What you have to do
As the answer, set down the lines below from the one containing "Geology Convergent And Divergent" through the one containing "4月14日南宁房地产商品房成交量181套 商品住房累计可售79255套", exactly and inclusively, and no others.

Extracted information
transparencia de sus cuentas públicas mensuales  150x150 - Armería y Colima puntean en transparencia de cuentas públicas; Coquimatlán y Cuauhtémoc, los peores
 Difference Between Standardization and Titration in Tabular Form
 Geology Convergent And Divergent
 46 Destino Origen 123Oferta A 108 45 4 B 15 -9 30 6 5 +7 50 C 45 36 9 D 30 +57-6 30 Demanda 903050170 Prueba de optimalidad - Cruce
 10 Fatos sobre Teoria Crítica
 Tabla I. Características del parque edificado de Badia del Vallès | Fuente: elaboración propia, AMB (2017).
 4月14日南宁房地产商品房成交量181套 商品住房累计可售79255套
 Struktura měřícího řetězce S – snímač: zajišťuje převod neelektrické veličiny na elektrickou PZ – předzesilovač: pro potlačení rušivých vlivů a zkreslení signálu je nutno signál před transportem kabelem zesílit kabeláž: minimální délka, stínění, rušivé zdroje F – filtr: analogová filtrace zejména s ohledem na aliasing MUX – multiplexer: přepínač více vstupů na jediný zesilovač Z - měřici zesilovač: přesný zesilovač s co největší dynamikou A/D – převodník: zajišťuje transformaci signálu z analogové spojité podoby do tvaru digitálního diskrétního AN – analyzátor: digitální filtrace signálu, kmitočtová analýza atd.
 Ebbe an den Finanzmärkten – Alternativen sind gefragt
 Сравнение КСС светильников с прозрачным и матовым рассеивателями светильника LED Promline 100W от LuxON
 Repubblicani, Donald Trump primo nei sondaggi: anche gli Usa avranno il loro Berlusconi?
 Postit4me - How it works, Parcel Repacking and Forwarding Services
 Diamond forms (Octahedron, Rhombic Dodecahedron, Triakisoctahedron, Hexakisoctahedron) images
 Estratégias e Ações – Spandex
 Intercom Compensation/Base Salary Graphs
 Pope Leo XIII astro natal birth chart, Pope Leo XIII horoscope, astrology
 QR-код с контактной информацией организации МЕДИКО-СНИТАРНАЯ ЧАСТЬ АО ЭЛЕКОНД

Solved exercise
 Geology Convergent And Divergent
 46 Destino Origen 123Oferta A 108 45 4 B 15 -9 30 6 5 +7 50 C 45 36 9 D 30 +57-6 30 Demanda 903050170 Prueba de optimalidad - Cruce
 10 Fatos sobre Teoria Crítica
 Tabla I. Características del parque edificado de Badia del Vallès | Fuente: elaboración propia, AMB (2017).
 4月14日南宁房地产商品房成交量181套 商品住房累计可售79255套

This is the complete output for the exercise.